In the realm of minor trauma, such as a broken bone, or critical care, such as appendicitis, the free market provides a large number of options not available in the stateist society. Currently EMT’s and paramedics are the first responders in a medical emergency, however the procedures they may perform are limited by law. In the free market the EMT or other first responder would have no such restrictions. They could set bones, perform a relatively simple and common surgery such as appendectomy and administer needed medication with a greater degree of freedom than is currently available. Let us suppose Joe is out one day in his yard and steps on his sons roller skate. He loses his balance, falls, and breaks his leg. In the free market he, or more likely his wife, calls the mutual aid society’s first responder line and reports that Joe has fallen and probably has a broken leg. They dispatch a paramedic who comes out, sets the leg, provides a pain killer and immobilizes the broken bone. In the event of a more severe injury the paramedic will take Joe to the hospital for further evaluation, otherwise he will advise Joe to follow up with his regular medical provider as soon as possible. The mutual aid society has a vested interest in Joe getting prompt, competent care as they will have to pay out for long term care if something is botched. Jose would live in similar circumstances. The stateist society faces all the problems brought on by a bureaucracy including poor service and slow care. Jose also takes the additional risk that he will be identified as an illegal alien and deported. In addition Joe is forced to pay for the whole process through taxes, which are ultimately collected at gunpoint.

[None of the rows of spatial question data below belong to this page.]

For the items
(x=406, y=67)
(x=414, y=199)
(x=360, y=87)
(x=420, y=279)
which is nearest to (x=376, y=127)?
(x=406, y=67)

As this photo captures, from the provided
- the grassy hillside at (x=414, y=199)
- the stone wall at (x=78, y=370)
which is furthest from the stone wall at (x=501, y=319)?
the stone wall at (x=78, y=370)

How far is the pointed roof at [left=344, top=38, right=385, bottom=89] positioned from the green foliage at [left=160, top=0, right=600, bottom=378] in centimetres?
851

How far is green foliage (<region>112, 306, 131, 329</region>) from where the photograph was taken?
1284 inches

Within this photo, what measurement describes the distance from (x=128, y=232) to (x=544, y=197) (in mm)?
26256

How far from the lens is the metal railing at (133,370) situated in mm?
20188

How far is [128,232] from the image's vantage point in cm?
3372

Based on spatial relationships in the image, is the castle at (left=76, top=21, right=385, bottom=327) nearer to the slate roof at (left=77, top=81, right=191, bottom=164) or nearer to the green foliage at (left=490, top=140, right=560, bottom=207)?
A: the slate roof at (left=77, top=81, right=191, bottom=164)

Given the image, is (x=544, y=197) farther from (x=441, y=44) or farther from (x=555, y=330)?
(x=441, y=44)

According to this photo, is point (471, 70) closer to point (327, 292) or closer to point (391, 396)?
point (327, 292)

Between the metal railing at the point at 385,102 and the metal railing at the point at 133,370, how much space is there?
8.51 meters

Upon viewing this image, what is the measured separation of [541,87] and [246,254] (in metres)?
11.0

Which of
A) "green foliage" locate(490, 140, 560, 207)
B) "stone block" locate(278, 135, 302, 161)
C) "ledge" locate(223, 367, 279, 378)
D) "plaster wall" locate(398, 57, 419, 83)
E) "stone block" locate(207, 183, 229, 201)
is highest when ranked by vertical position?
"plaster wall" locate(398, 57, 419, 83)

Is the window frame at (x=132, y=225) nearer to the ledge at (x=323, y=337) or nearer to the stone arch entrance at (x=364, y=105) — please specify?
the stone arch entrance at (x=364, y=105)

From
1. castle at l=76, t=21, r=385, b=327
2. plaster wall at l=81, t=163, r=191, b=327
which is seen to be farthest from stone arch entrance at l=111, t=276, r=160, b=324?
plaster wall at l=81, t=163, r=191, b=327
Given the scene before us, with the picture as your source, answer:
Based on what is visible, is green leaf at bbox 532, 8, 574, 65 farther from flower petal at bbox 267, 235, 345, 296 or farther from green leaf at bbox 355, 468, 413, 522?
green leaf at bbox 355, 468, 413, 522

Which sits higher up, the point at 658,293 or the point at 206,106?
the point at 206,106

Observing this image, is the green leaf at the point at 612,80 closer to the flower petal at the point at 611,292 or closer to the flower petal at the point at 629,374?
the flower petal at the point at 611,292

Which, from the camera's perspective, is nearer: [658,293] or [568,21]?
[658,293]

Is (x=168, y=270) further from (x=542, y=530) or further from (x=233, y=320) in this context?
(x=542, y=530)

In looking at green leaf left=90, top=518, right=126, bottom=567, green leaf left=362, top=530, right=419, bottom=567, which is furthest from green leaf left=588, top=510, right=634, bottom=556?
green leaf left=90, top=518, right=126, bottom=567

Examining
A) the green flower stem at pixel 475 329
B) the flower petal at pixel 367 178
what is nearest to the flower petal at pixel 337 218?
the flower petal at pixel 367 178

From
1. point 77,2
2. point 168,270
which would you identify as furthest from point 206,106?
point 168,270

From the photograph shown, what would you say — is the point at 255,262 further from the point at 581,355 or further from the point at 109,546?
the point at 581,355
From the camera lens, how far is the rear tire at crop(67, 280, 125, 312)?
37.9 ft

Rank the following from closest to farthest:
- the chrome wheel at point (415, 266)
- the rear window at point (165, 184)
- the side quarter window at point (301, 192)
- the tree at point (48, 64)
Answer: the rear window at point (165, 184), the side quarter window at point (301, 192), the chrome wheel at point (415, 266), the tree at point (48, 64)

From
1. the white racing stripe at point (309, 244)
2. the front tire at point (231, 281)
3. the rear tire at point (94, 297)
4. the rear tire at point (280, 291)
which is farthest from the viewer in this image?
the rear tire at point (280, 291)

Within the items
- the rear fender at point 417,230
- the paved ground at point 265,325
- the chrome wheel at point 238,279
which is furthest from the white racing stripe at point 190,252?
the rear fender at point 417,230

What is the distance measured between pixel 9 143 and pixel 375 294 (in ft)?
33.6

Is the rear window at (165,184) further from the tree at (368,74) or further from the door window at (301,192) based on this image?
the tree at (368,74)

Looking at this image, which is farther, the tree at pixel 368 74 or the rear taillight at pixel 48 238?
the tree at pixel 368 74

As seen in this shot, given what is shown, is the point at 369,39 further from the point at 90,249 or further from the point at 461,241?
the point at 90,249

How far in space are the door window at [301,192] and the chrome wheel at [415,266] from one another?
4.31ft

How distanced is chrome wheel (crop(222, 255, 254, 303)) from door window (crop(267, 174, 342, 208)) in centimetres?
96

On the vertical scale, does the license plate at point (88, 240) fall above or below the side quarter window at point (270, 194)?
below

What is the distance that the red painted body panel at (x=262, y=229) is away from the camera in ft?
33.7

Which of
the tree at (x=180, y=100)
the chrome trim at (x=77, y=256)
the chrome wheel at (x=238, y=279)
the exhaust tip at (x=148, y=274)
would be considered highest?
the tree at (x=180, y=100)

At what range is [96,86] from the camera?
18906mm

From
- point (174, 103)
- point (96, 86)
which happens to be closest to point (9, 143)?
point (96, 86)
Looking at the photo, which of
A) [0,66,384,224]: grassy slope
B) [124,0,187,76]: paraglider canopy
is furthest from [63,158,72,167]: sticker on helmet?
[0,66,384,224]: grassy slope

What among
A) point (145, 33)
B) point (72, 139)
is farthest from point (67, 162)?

At last we come to major medical issues. Life threatening diseases, chronic conditions, long term care, major trauma and all the other ways the human body can malfunction. This is the domain of the Doctor, by which I mean an individual who has attended a medical school and earned an advanced degree. For the most part Doctors will be engaged in research at pharmaceutical companies, hospitals, and universities. While there will be fewer Doctors there will also be much fewer patients seeking care from a full Doctor. Their time will be relatively affordable and their technique will usually be on the cutting edge of medical technology. Their skill set will lie in recognizing or defining unusual medical phenomenon and finding a cure for them. in general once a cure becomes widely accepted it will also be well known, so the diseases that requite a Doctor will decrease over time. There will also be a need for skilled surgeons, who will need every bit of anatomical knowledge possible to perform surgery, especially delicate surgery, quickly, efficiently, and safely. Again as the techniques become better understood and better known the skill needed to perform them will go down, and with it cost. Contrast this with the current system where costs rise constantly, a medical degree is needed to check the most minor of problems, and nobody but a Doctor can issue even a basic antibiotic, thus driving cost up even further.

As we can see the intervention of the state pushes prices higher across the board, while it’s removal lowers them rapidly. This is accomplished by allowing people to take responsibility for the substances that go in their own bodies, allowing first responders greater leeway in dealing with emergencies, and dedicating Doctors to research into new techniques rather than the rote application of well understood medicine. Ultimately it is the violence of the state that drives medical costs higher, as violence always drives all prices higher. With this price reduction a family can afford to cover basic medical for a low price, and have protection for any major issues that may arise for as little as $25 per month.